■ SELECTED EXCERPT:
════════════════
The option presented here (sentiment vs.
intellect) is old and narrow, notwithstanding the updated vocabulary and clever
word play. Something called “virtue” plays a role in both categories, though somewhat
sneakily. Virtuous is an adjective, virtue a noun, and as the
grammatical function shifts in the opposition, so does meaning. In the 13th
century, virtue was the quality of a first-class Knight and had to do with
strength, even manliness, which makes sense given that the Indo-European root
of the word, *wi-ro, means man. By the
end of the 14th century what constituted “moral qualities” had begun
to shift as the last remnants of Feudalism and courtly culture faded away and
the new market order replaced it. Religious values replaced courtly values, and
virtuousness came to signify the possession of excellent moral qualities as
defined by religious authorities, especially chastity. And although chastity
supposedly applied to both genders, it became feminized in its focus on
controlling female sexuality, including the notorious belts which never existed
for men. Even today, while someone might speak of a virtuous woman, it’s
unlikely they would describe a man that way.
For the Euro American radical
intelligentsia who embraced intoxication and sexuality in the 19th
century as a tonic for the hypocrisy and self-righteousness of bourgeois
culture, “virtue” was a sign of duplicity and shallowness as they witnessed
“upstanding” citizens claim to be virtuous by day, while indulging in
drunkenness and lechery (and killing the occasional streetwalker) at night.
════════════════
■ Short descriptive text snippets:
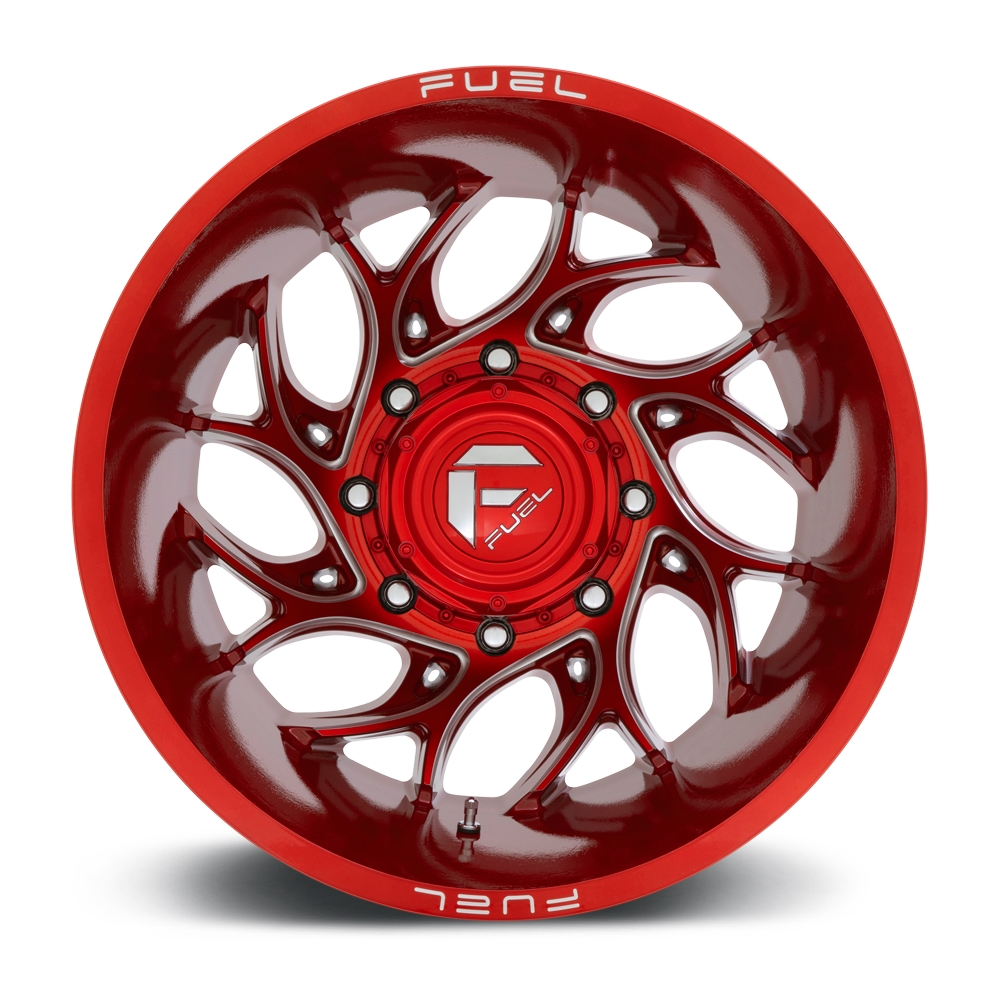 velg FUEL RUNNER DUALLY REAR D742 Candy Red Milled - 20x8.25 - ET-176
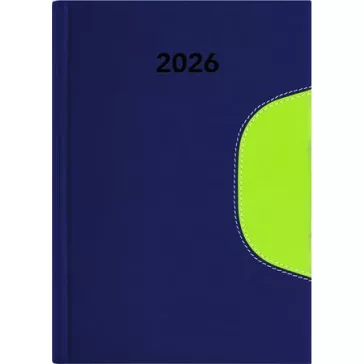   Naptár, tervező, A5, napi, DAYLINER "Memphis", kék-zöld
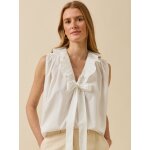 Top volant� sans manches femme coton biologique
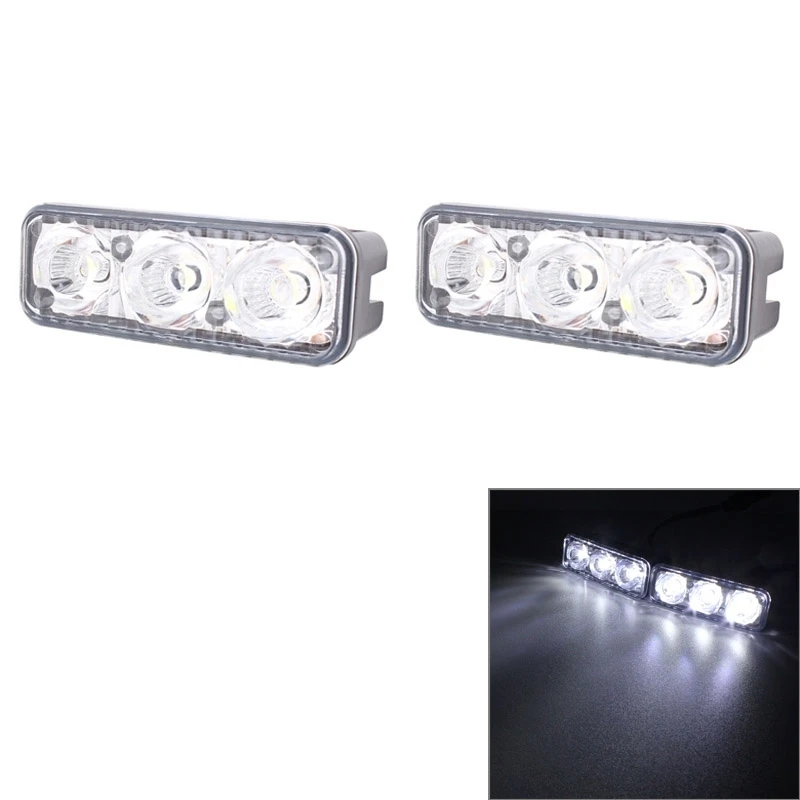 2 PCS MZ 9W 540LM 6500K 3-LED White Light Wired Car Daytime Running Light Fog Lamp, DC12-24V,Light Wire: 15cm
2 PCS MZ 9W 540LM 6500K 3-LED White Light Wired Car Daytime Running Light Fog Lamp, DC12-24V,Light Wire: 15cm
════════════════
■ APPLY WHAT YOU READ:
- A) In the passage on the word "virtue," what was virtue the quality of in the 13th century?
- B) Reproduce each line of the short descriptive text snippets word for word, leaving out the pictures.

■ SOLUTIONS TO THE TASKS:
- A) A first-class Knight.

- B)
 velg FUEL RUNNER DUALLY REAR D742 Candy Red Milled - 20x8.25 - ET-176
   Naptár, tervező, A5, napi, DAYLINER "Memphis", kék-zöld
 Top volant� sans manches femme coton biologique
 2 PCS MZ 9W 540LM 6500K 3-LED White Light Wired Car Daytime Running Light Fog Lamp, DC12-24V,Light Wire: 15cm
2 PCS MZ 9W 540LM 6500K 3-LED White Light Wired Car Daytime Running Light Fog Lamp, DC12-24V,Light Wire: 15cm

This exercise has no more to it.